In 2023, the Securities and Exchange Commission (SEC) significantly tightened its cybersecurity regulations for publicly traded companies. This move, aimed at enhancing investor protection and ensuring market transparency, responds to the increasing prevalence of cyber threats and their potential to disrupt business operations and financial stability.
New Rules for Incident Disclosure
The SEC's updated regulations require companies to disclose cybersecurity incidents within four days of determining their material impact. Companies must swiftly evaluate the scope and severity of any cyberattack, including the nature and amount of data compromised and the potential business, legal, or regulatory impacts. The goal is to provide timely and accurate information about incidents that could affect a company's financial health or market performance.

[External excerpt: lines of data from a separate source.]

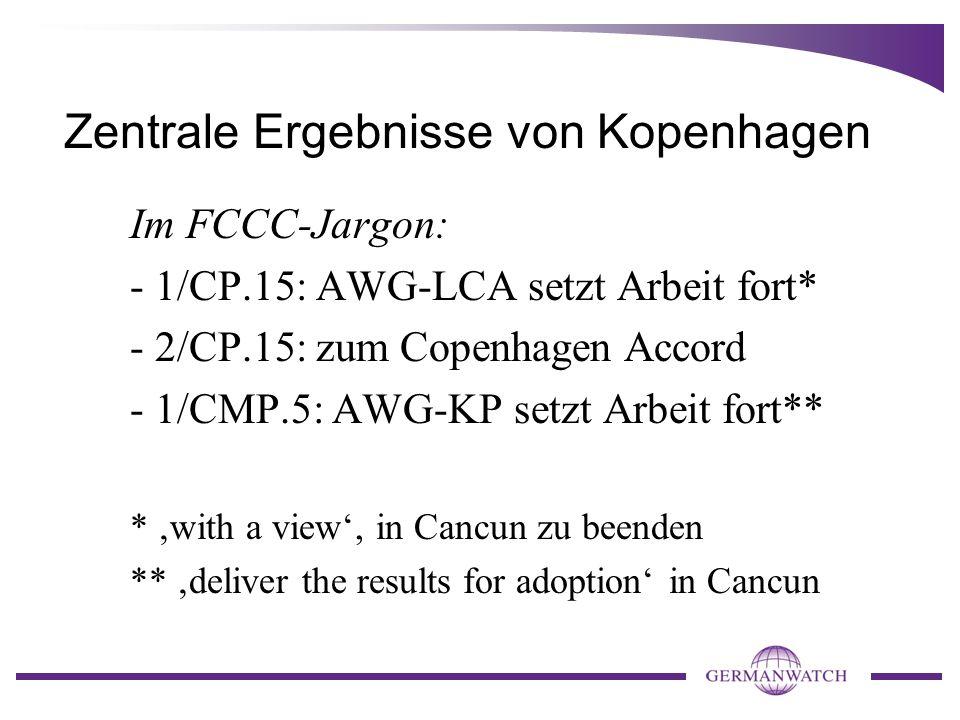 Zentrale Ergebnisse von Kopenhagen Im FCCC-Jargon: - 1/CP.15: AWG-LCA setzt Arbeit fort* - 2/CP.15: zum Copenhagen Accord - 1/CMP.5: AWG-KP setzt Arbeit fort** * 'with a view', in Cancun zu beenden ** 'deliver the results for adoption' in Cancun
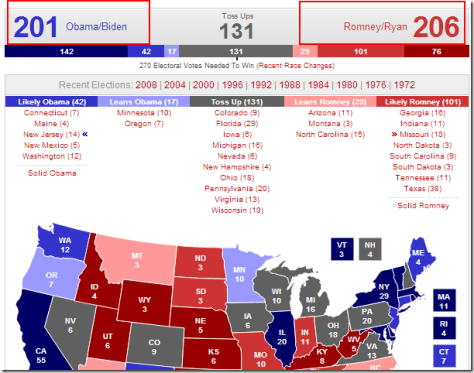 RealClearPolitics - 2012 Election Maps - Electoral Map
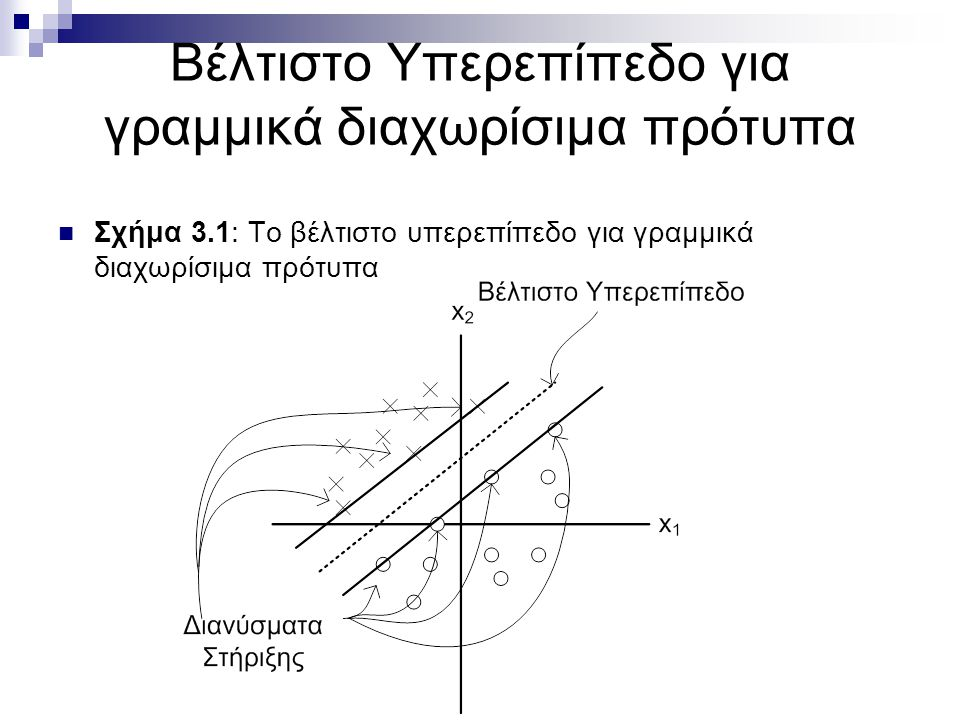 Βέλτιστο Υπερεπίπεδο για γραμμικά διαχωρίσιμα πρότυπα Σχήμα 3.1: Το βέλτιστο υπερεπίπεδο για γραμμικά διαχωρίσιμα πρότυπα
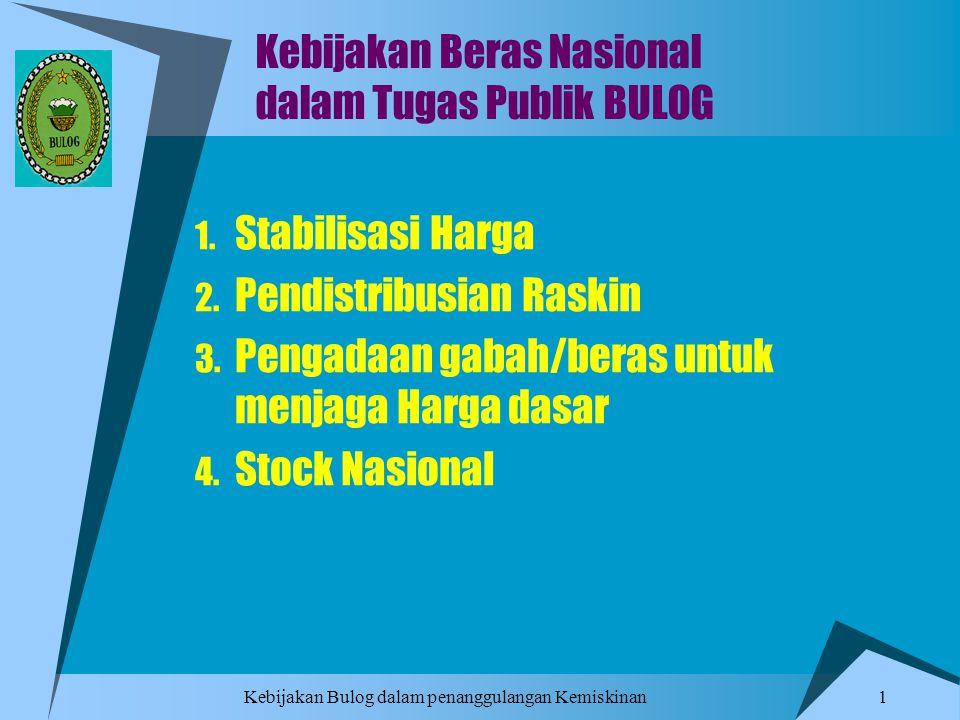 Kebijakan Beras Nasional dalam Tugas Publik BULOG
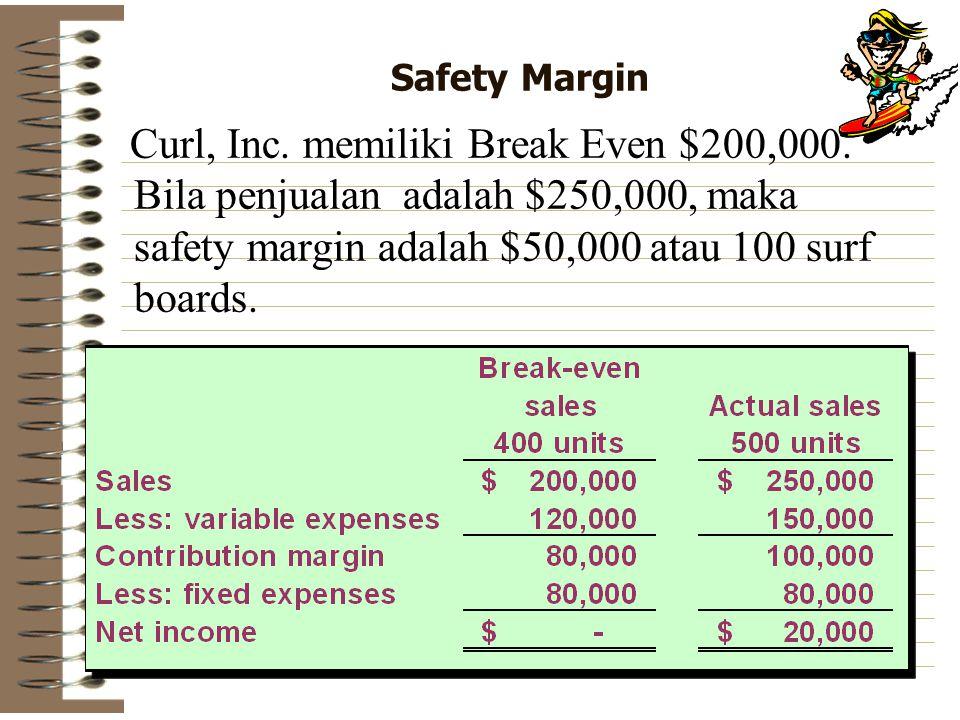 Safety Margin Curl, Inc. memiliki Break Even $200,000. Bila penjualan adalah $250,000, maka safety margin adalah $50,000 atau 100 surf boards.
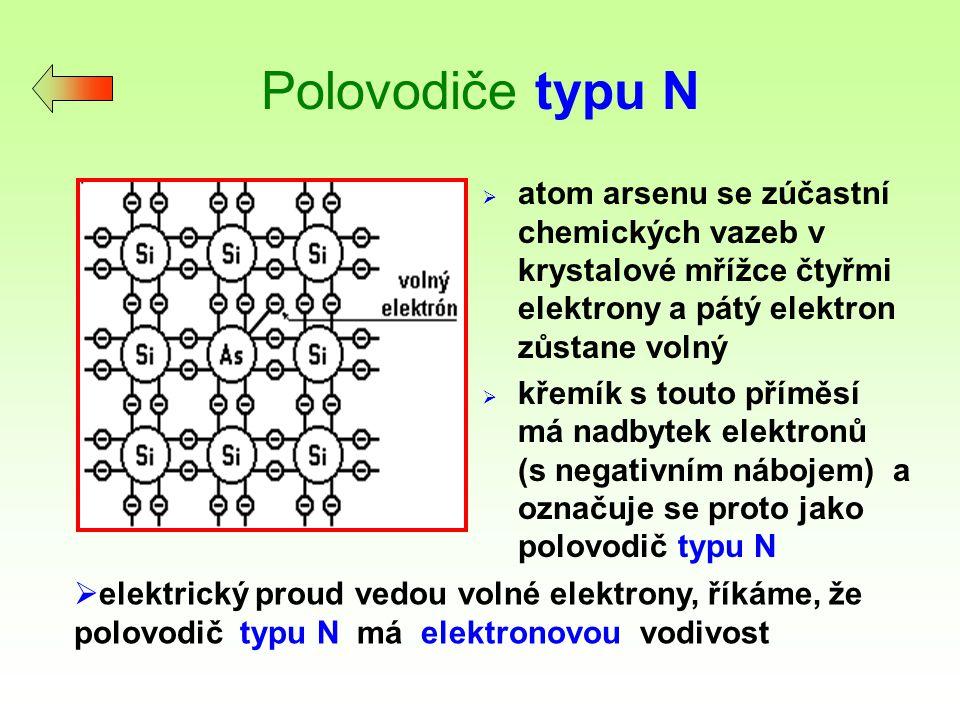 Polovodiče typu N atom arsenu se zúčastní chemických vazeb v krystalové mřížce čtyřmi elektrony a pátý elektron zůstane volný.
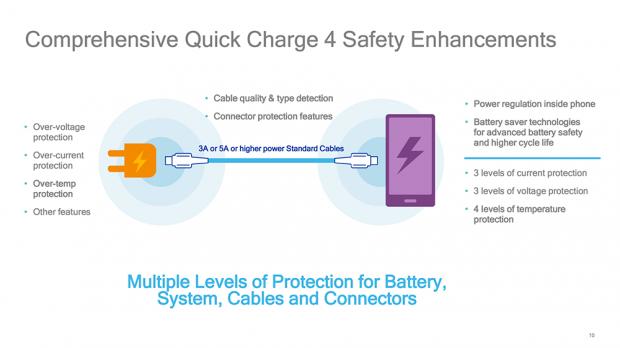تکنولوژی شارژ سریع 4 کوالکام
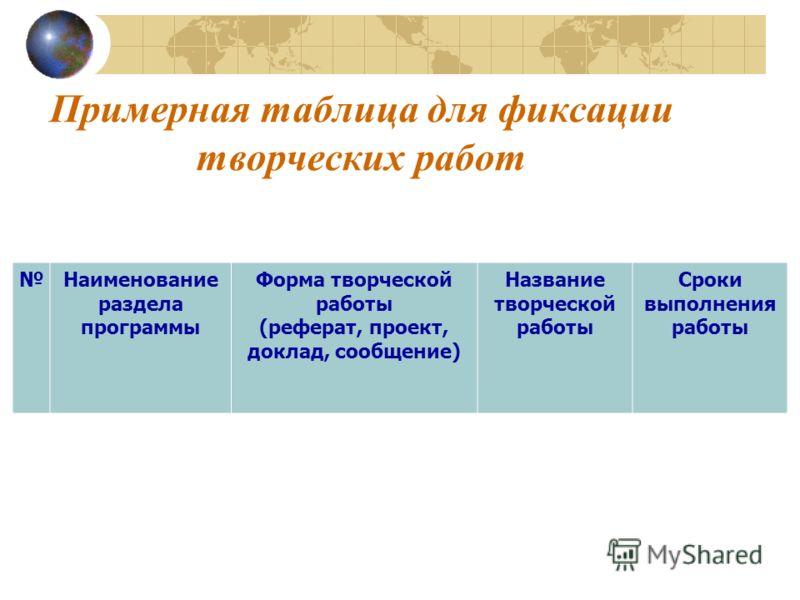 Примерная таблица для фиксации творческих работ Наименование раздела программы Форма творческой работы (реферат, проект, доклад, сообщение) Название творческой работы Сроки выполнения работы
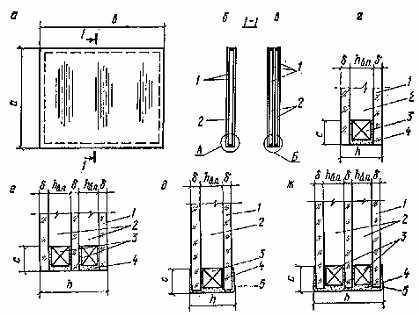 Инструкция по проектированию монтажу и эксплуатации стеклопакетов сн 481-75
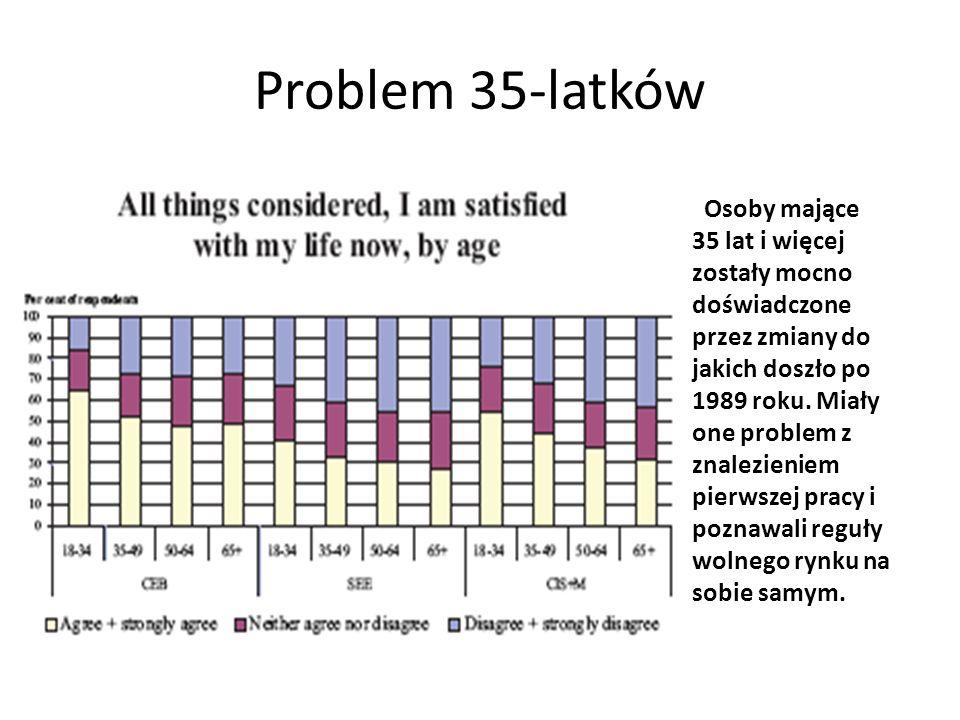Problem 35-latków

Case Studies: Clorox, Prudential Financial, and UnitedHealth
Recent cyber incidents involving Clorox, Prudential Financial, and UnitedHealth offer insights into how companies handle these new requirements.
Clorox: In August 2023, Clorox faced a major cyberattack that disrupted its automated order processing system, leading to significant delays and product shortages. This disruption is expected to cost the company between $57 million and $65 million in fiscal year 2024, largely for IT recovery and professional services. Additionally, Clorox’s Chief Information Security Officer (CISO) left the company following the attack, which revealed long-standing security issues that had previously been flagged in audits.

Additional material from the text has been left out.